Director: Steven Spielberg (La Lista de Schindler, Atrápame si puedes, War Horse)

Guión: Tony Kushner

Basado en el libro de Doris Kearns Goodwin ”Team of Rivals: the Political Genius of Abraham Lincoln”

Música: Janusz Kaminski

Reparto

  • Daniel Day-Lewis
  • Sally Field
  • Jospeh Gordon-Levitt
  • David Strathairn
  • Tommy Lee Jones
  • James Spader

Continúo con mi particular especial de reseñas de las películas más oscarizables de este año. En esta ocasión voy a comentar la gran favorita de esta temporada, que con doce nominaciones sitúa a Spielberg en el olimpo particular de los dioses cinematográficos al que ya está más que acostumbrado. En los Globos de Oro sólo ha conseguido uno de los siete a los que estaba nominado, siendo Daniel Day-Lewis premiado con el galardón a mejor actor, repartiéndose los premiados entre Argo, Los Miserables, La Noche Más Oscura y Django Desencadenado. Por lo tanto, la antesala de los Óscar ha renunciado a que Spielberg arrase en la toma de premios como ya ha hecho innumerables ocasiones. ¿Ocurrirá lo mismo en los premios de la Academia?

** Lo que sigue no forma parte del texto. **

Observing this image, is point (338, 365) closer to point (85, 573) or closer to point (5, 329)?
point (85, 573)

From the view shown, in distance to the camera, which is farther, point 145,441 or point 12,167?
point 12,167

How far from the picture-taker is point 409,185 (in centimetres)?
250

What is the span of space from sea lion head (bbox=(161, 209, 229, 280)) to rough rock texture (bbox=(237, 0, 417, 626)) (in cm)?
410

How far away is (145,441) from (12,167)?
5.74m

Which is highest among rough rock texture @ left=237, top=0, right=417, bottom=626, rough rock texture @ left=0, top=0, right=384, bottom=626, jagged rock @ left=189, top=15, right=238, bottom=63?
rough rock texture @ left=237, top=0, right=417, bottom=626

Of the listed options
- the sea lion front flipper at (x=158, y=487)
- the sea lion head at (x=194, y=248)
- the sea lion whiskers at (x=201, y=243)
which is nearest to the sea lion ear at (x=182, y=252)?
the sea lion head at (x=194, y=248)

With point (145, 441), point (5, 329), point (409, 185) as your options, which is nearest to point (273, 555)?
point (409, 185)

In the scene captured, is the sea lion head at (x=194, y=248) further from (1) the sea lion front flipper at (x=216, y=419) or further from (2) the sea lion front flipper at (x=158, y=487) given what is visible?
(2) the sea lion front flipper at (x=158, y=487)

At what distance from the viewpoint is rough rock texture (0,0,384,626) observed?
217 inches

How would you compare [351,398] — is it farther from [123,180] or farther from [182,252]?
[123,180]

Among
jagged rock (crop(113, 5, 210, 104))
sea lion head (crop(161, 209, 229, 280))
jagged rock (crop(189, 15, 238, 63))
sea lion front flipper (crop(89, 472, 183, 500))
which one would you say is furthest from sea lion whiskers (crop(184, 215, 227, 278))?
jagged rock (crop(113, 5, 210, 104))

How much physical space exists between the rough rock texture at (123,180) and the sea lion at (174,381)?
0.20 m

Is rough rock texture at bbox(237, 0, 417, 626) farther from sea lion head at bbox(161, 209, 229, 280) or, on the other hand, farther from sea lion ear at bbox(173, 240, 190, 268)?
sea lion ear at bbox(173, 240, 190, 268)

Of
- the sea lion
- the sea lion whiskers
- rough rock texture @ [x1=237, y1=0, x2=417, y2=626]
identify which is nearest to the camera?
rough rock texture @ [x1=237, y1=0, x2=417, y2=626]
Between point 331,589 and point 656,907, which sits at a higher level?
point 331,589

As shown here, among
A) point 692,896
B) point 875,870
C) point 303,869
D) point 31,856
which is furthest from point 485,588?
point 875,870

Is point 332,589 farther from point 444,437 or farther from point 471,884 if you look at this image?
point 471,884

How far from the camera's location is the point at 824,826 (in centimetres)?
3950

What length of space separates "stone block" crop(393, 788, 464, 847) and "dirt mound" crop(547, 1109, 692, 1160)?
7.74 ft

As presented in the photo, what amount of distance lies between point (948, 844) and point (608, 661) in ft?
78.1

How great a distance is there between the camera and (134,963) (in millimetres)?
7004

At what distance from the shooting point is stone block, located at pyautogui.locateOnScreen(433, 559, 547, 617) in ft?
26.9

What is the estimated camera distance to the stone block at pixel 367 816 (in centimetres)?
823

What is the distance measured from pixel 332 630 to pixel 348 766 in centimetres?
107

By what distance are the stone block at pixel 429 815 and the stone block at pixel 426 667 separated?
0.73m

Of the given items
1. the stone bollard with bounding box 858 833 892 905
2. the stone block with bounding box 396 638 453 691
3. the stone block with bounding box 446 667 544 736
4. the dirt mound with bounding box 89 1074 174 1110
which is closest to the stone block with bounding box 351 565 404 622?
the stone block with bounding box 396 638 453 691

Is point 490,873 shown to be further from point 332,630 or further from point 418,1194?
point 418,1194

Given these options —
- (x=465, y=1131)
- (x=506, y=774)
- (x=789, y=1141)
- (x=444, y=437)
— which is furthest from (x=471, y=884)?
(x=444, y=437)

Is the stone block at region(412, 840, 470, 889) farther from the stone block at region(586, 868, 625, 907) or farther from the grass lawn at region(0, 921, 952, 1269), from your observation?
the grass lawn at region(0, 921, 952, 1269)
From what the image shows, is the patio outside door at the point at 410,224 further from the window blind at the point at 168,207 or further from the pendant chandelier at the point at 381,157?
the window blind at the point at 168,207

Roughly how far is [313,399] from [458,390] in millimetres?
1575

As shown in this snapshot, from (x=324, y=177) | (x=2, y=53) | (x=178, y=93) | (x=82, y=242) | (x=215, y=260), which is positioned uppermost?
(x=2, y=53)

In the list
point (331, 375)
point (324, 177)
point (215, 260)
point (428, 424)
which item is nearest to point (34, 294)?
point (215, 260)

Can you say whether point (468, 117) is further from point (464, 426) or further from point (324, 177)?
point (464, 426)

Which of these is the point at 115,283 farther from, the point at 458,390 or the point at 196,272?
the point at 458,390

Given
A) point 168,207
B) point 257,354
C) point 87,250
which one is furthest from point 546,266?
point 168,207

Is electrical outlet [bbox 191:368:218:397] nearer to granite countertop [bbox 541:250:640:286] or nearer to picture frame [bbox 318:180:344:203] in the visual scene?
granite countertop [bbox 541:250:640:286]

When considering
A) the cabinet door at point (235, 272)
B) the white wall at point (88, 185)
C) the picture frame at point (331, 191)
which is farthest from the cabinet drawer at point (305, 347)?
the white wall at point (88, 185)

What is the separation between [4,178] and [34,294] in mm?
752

La historia de los últimos meses de Abraham Lincoln, decimosexto presidente americano que se enfrentó a un gran dilema moral mientras la guerra civil americana llegaba a sus últimos días tras años de sangrientas batallas. Su empeño por aprobar la decimotercera enmienda de la constitución, que aboliría la esclavitud como derecho constitucional de los estados sudistas, sería un gran avance humanitario si se hace antes de que acabe la guerra. El problema es que prolongar unas semanas más el conflicto supondría más bajas a las que añadir a la conciencia de toda una nación. Todo ello sumado al dilema moral de “convencer” a la mayoría de diputados de la cámara de representantes (incluyendo a los de su propio partido republicano y a los rivales demócratas), y a los problemas familiares que supone lidiar con su propia esposa (inestable psicológicamente tras la muerte de uno de sus hijos) y con la carrera militar que quiere emprender otro de sus hijos.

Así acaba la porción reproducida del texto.